In the entries that follow, find every line containing "this" and copy it.

── LISTED RECORDS ──

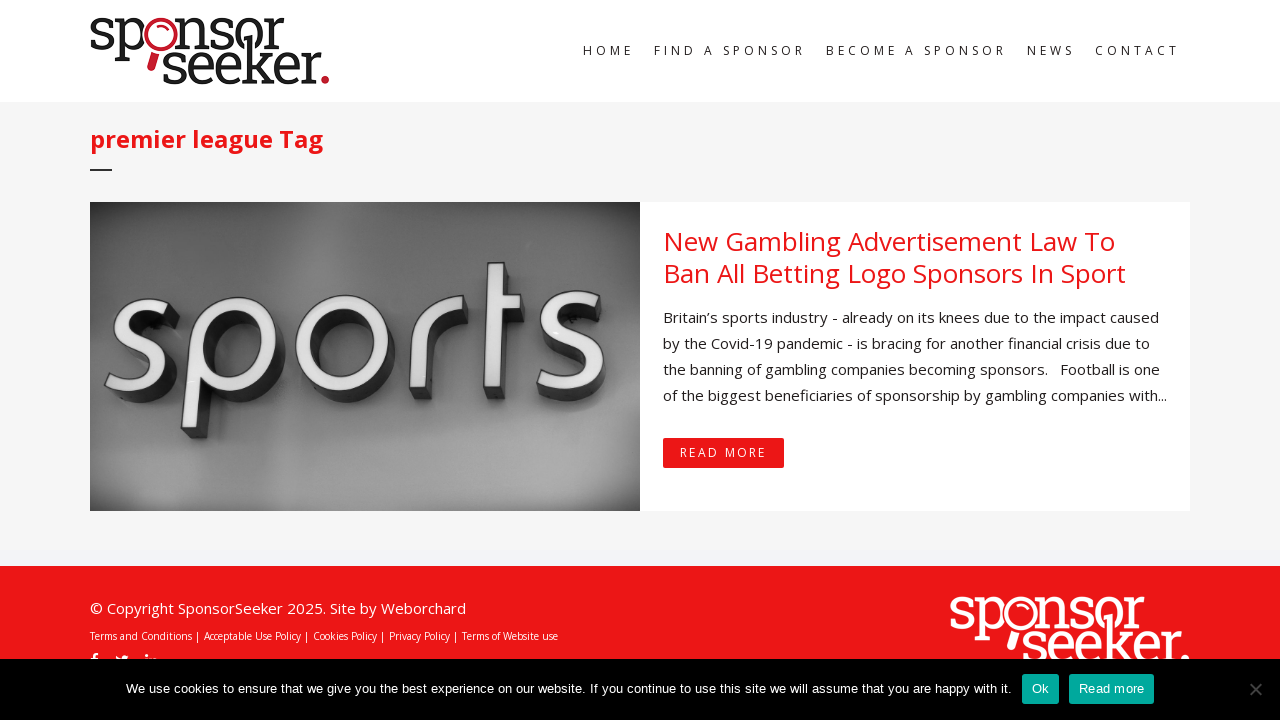

--- FILE ---
content_type: text/css; charset=utf-8
request_url: https://sponsorseeker.co.uk/wp-content/cache/min/1/wp-content/themes/sponsor-seeker/style.css?ver=1745833395
body_size: 1100
content:
.content .container .container_inner.page_container_inner,.full_page_container_inner{padding:0 0 30px 0}.wpb_wrapper p:first-of-type{margin-top:0}.wpb_wrapper .core-listing-details p:first-of-type{margin-top:15px}.footer_top .widget.widget_nav_menu li{display:inline-block;padding:0 0 0}.footer_top .widget.widget_nav_menu li a{font-size:10px}.footer_top p{margin-top:0;margin-bottom:0}.fs-bs-qs .section_inner .section_inner_margin{background-color:#fff}.footer_bottom{height:0}footer{border-top:16px solid #f3f4f7}body .gform_wrapper input[type=submit]:hover,body .gform_wrapper input[type=button]:hover,body .gform_wrapper input[type=reset]:hover{background-color:#ec1616;border-color:#ec1616}body .gform_wrapper select{height:30px}body .gform_wrapper .gfield_description{padding:5px 0 0 5px}nav.main_menu>ul>li>a{padding:0 26px}.wpb_wrapper #listingSearch select,.taxonomy-quick-search #listingSearch select,.page-id-12 #listingSearch select{font-size:16px;line-height:1;border:0;border-radius:0;height:34px;font-family:'Open Sans',sans-serif}.wpb_wrapper #listingSearch select{width:80%;display:block;margin:0 auto 34px}.page-id-12 #listingSearch select{width:auto}.taxonomy-quick-search #listingSearch select,.page-id-12 #listingSearch select{display:inline-block}.wpb_wrapper #listingSearch input[type=text],.taxonomy-quick-search #listingSearch input[type=text],.page-id-12 #listingSearch input[type=text]{font-size:16px;line-height:1;border:1px solid #dfdfdf;border-radius:0;height:34px;font-family:'Open Sans',sans-serif;padding-left:10px}.wpb_wrapper #listingSearch input[type=text]{width:78%;display:block;margin:0 auto 34px}.taxonomy-quick-search #listingSearch input[type=text],.page-id-12 #listingSearch input[type=text]{display:inline-block;width:51%;height:30px}.taxonomy-quick-search #listingSearch input.qbutton,.page-id-12 #listingSearch input.qbutton{vertical-align:top;height:34px}.mc4wp-form .mc4wp-form-fields input[type=email]{height:34px;width:96%;padding:4px}.mc4wp-form .mc4wp-form-fields input[type=submit]{color:#ec1616;font-family:'Open Sans',sans-serif;font-size:12px;line-height:51px;font-style:normal;font-weight:400;background-color:#fff;border-radius:2px;-moz-border-radius:2px;-webkit-border-radius:2px;letter-spacing:2.3px;text-transform:uppercase;border-width:0;padding-left:31px;padding-right:31px}.mc4wp-form .mc4wp-form-fields input[type=submit]:hover{background-color:#221d1d;cursor:pointer;color:#fff}.page-id-18 .mc4wp-form .mc4wp-form-fields input[type=submit]{width:99%}.listing-highlight-container{background-color:#fff;padding:15px;margin-top:30px}.listing-highlight-container h2{text-align:center}.listing-highlight-container .vc_row{margin-top:45px}.core-listing-details{margin-bottom:30px}.core-listing-details span{color:#ec1616}.core-listing-details .qbutton.social{width:100%;box-sizing:border-box!important;text-align:center;margin-bottom:15px}.profile-image{margin-bottom:15px}.category-sub-categories{margin-bottom:30px}.category-sub-categories li{display:inline-block;list-style:none;padding-right:15px}.sector-news{margin-top:60px;margin-bottom:30px}nav.main_menu>ul>li>a{padding:0 10px;font-size:12px}@media only screen and (min-width:767px){.single-listing .content .title_holder{padding-top:118px}}@media only screen and (max-width:600px){.core-listing-details .qbutton.social{width:100%}}@media (max-width:767px){.single-listing .wpb_single_image img{width:600px}}@media (min-width:1000px){.tax-listing_sector .title_holder,.post-type-archive-listing .title_holder{margin-top:108px}}.cat-item img{width:auto;max-width:100%;height:auto}.single-listing ul li{font-weight:400}

--- FILE ---
content_type: application/javascript; charset=utf-8
request_url: https://sponsorseeker.co.uk/wp-content/themes/sponsor-seeker/link.js?ver=1.0.0
body_size: 310
content:
var $j = jQuery.noConflict();
$j(document).ready(function () {
			
   
$j('.latest_post_holder ul li .latest_post .latest_post_text .latest_post_inner .latest_post_text_inner h2 a').each(function () {
	
	var href = this.href;
	        	
	var anchor = $j('<a itemprop="url" href="' + href + '" target="_self" class="qbutton  default" style="">READ MORE »</a>');
	
	//console.log(anchor);

	//$j(this).append(anchor);
	
	$j(this).closest('.latest_post_holder ul li .latest_post .latest_post_text .latest_post_inner .latest_post_text_inner').append(anchor);
	
		
});
  
        
});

───

EXERCISE ANSWER:
	var href = this.href;
	//$j(this).append(anchor);
	$j(this).closest('.latest_post_holder ul li .latest_post .latest_post_text .latest_post_inner .latest_post_text_inner').append(anchor);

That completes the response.